GenAI Azure OpenAI Inference API - Getting Started

Overview

Welcome to the GenAI Azure OpenAI Inference API documentation. This API is designed to provide robust Generative AI Inference capabilities, amplifying the embeddings and completions within our system through TrustNest's integration with Azure OpenAI. This document outlines the necessary information for understanding, interacting with, and execute your first API call using the Developer Portal.

warning

GenAI Azure OpenAI Inference API is protected by MFA and requires a subscription key.

Requirements

A valid subscription key for the GenAI Azure OpenAI Inference API (see Get a subscription key for Beta API Product).

tip

If you are using a thalesgroup.com identity, please have look to the 2 troubleshooting doc:

Access to Trustnest APIM

First, open your favorite browser and access to https://trustnest.developer.azure-api.net/

You should see :

Click on "Sign in" buttun or "Sign in with AAD" in the top menu:

Click on "Azure Active Directory", you should be redirected to thalesdigital.io SSO:

note

During the first access, an additional step will ask you to fill/confirm your email. this is normal ! Give it and continue the steps.

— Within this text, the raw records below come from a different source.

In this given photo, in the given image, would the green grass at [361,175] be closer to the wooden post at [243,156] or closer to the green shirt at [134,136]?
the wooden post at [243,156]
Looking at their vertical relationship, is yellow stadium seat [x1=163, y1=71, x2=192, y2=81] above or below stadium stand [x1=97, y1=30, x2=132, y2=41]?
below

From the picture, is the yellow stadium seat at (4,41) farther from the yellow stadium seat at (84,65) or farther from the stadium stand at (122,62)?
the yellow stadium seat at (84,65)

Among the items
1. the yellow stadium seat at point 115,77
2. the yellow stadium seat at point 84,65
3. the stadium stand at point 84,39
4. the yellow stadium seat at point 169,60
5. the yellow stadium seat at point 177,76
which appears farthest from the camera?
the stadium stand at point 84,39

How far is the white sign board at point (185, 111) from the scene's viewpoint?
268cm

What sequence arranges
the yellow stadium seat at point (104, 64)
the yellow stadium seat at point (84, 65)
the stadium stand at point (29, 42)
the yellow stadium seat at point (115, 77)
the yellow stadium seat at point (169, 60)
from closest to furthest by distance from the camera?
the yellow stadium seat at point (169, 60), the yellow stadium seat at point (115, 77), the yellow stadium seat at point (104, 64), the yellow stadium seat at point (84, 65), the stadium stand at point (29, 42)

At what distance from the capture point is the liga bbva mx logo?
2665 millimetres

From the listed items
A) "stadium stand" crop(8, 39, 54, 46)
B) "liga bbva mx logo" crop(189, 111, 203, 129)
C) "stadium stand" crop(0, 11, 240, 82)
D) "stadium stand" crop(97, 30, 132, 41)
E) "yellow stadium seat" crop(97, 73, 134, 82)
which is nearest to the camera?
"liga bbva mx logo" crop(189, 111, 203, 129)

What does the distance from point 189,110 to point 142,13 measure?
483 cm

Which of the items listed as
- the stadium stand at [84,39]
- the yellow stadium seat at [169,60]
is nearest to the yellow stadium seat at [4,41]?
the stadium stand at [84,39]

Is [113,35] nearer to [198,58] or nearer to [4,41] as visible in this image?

Get a subscription key for Beta API Product

To access to an API, you should have a valid subscription key. Go to Product (on the top menu).

Select Beta API,

Click on "Subscribe" (Yellow Button), then you should be redirected to the postIT item: "Subscribe to Trustnest APIM":

Fill with:

TDFaccountID
APIM offer. For OpenAI: choose Openai API (APIM Beta API)

Click on Request

info

This item will follow the approval process and escalated to support level 2. A subscription key will be configured directly to APIM by level 2.

Once the subscription key is created, you should see it in the Product Page. Click on Beta API Product Page:

API Schema: GenAI Azure OpenAI Inference v1

Unavailable Endpoints

/deployments/{deployment-id}/completions (This endpoint is unavailable, consider using /deployments/{deployment-id}/chat/completions instead.)

Active Endpoints

/deployments/{deployment-id}/embeddings
Get a vector representation of a given input that can be easily consumed by machine learning models and algorithms.
/deployments/{deployment-id}/chat/completions
Creates a completion for the chat message.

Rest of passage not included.